Passage>
===============
You are viewing a plain text version of this content. The canonical link for it is here.
Posted to users@pdfbox.apache.org by David Goodenough <da...@btconnect.com> on 2016/09/25 10:24:30 UTC

Newbie question about parsing PDFs

I need to take a PDF document and extract each item of text with its
position on the page.  PDFBox looks to be a good tool to use, but the
examples are mainly to do with building PDFs rather than parsing them
and the API is very rich (for which read large).

Does anyone have any code they would be prepared to share that does
this kind of parsing, or some pointers as to which classes I should
be looking at?

Thank you

David

Re: Newbie question about parsing PDFs

Posted by David Goodenough <da...@btconnect.com>.
On Sunday, 25 September 2016 12:31:04 BST Tilman Hausherr wrote:
> Am 25.09.2016 um 12:24 schrieb David Goodenough:
> > I need to take a PDF document and extract each item of text with its
> > position on the page.  PDFBox looks to be a good tool to use, but the
> > examples are mainly to do with building PDFs rather than parsing them
> > and the API is very rich (for which read large).
===============
Available data>
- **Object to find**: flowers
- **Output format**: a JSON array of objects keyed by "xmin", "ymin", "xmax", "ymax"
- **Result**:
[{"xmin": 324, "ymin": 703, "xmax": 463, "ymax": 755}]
===============
Retype the whole PDFBox mailing-list thread word for word, keeping every line as it stands. The listing has no role here.

Response to this task>
You are viewing a plain text version of this content. The canonical link for it is here.
Posted to users@pdfbox.apache.org by David Goodenough <da...@btconnect.com> on 2016/09/25 10:24:30 UTC

Newbie question about parsing PDFs

I need to take a PDF document and extract each item of text with its
position on the page.  PDFBox looks to be a good tool to use, but the
examples are mainly to do with building PDFs rather than parsing them
and the API is very rich (for which read large).

Does anyone have any code they would be prepared to share that does
this kind of parsing, or some pointers as to which classes I should
be looking at?

Thank you

David

Re: Newbie question about parsing PDFs

Posted by David Goodenough <da...@btconnect.com>.
On Sunday, 25 September 2016 12:31:04 BST Tilman Hausherr wrote:
> Am 25.09.2016 um 12:24 schrieb David Goodenough:
> > I need to take a PDF document and extract each item of text with its
> > position on the page.  PDFBox looks to be a good tool to use, but the
> > examples are mainly to do with building PDFs rather than parsing them
> > and the API is very rich (for which read large).